Among the entries below, only the lines starting at the one with "How to Boost Nitric Oxide Levels with Diet" and ending at the one with "Citrus fruits: Citrus", both included, are to be printed exactly.
+--
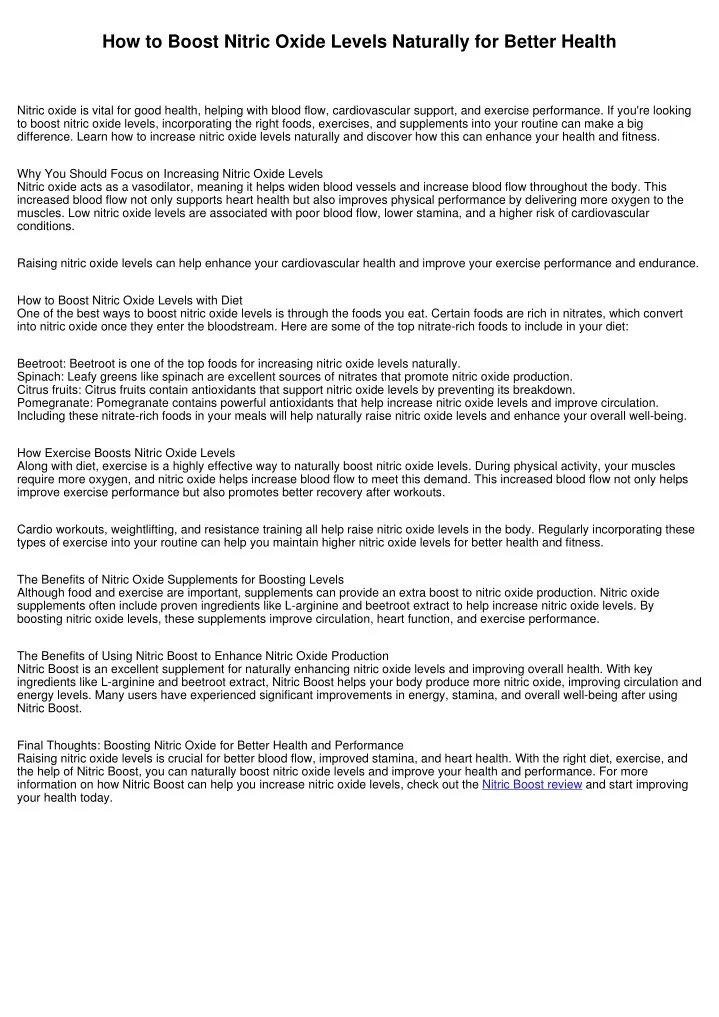 How to Boost Nitric Oxide Levels Naturally for Better Health

Nitric oxide is vital for good health, helping with blood flow, cardiovascular support, and exercise performance. If you're looking to boost nitric oxide levels, incorporating the right foods, exercises, and supplements into your routine can make a big difference. Learn how to increase nitric oxide levels naturally and discover how this can enhance your health and fitness.

Why You Should Focus on Increasing Nitric Oxide Levels
Nitric oxide acts as a vasodilator, meaning it helps widen blood vessels and increase blood flow throughout the body. This increased blood flow not only supports heart health but also improves physical performance by delivering more oxygen to the muscles. Low nitric oxide levels are associated with poor blood flow, lower stamina, and a higher risk of cardiovascular conditions.

Raising nitric oxide levels can help enhance your cardiovascular health and improve your exercise performance and endurance.

How to Boost Nitric Oxide Levels with Diet
One of the best ways to boost nitric oxide levels is through the foods you eat. Certain foods are rich in nitrates, which convert into nitric oxide once they enter the bloodstream. Here are some of the top nitrate-rich foods to include in your diet:

Beetroot: Beetroot is one of the top foods for increasing nitric oxide levels naturally.
Spinach: Leafy greens like spinach are excellent sources of nitrates that promote nitric oxide production.
Citrus fruits: Citrus fruits contain antioxidants that support nitric oxide levels by preventing its breakdown.
Pomegranate: Pomegranate contains powerful antioxidants that help increase nitric oxide levels and improve circulation.
Including these nitrate-rich foods in your meals will help naturally raise nitric oxide levels and enhance your overall well-being.

How Exercise Boosts Nitric Oxide Levels
Along with diet, exercise is a highly effective way to naturally boost nitric oxide levels. During physical activity, your muscles require more oxygen, and nitric oxide helps increase blood flow to meet this demand. This increased blood flow not only helps improve exercise performance but also promotes better recovery after workouts.

Cardio workouts, weightlifting, and resistance training all help raise nitric oxide levels in the body. Regularly incorporating these types of exercise into your routine can help you maintain higher nitric oxide levels for better health and fitness.

The Benefits of Nitric Oxide Supplements for Boosting Levels
Although food and exercise are important, supplements can provide an extra boost to nitric oxide production. Nitric oxide supplements often include proven ingredients like L-arginine and beetroot extract to help increase nitric oxide levels. By boosting nitric oxide levels, these supplements improve circulation, heart function, and exercise performance.

The Benefits of Using Nitric Boost to Enhance Nitric Oxide Production
Nitric Boost is an excellent supplement for naturally enhancing nitric oxide levels and improving overall health. With key ingredients like L-arginine and beetroot extract, Nitric Boost helps your body produce more nitric oxide, improving circulation and energy levels. Many users have experienced significant improvements in energy, stamina, and overall well-being after using Nitric Boost.

Final Thoughts: Boosting Nitric Oxide for Better Health and Performance
Raising nitric oxide levels is crucial for better blood flow, improved stamina, and heart health. With the right diet, exercise, and the help of Nitric Boost, you can naturally boost nitric oxide levels and improve your health and performance. For more information on how Nitric Boost can help you increase nitric oxide levels, check out the Nitric Boost review and start improving your health today.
+--
◆ OUTPUT OF THE EXERCISE ◆
How to Boost Nitric Oxide Levels with Diet
One of the best ways to boost nitric oxide levels is through the foods you eat. Certain foods are rich in nitrates, which convert into nitric oxide once they enter the bloodstream. Here are some of the top nitrate-rich foods to include in your diet:

Beetroot: Beetroot is one of the top foods for increasing nitric oxide levels naturally.
Spinach: Leafy greens like spinach are excellent sources of nitrates that promote nitric oxide production.
Citrus fruits: Citrus fruits contain antioxidants that support nitric oxide levels by preventing its breakdown.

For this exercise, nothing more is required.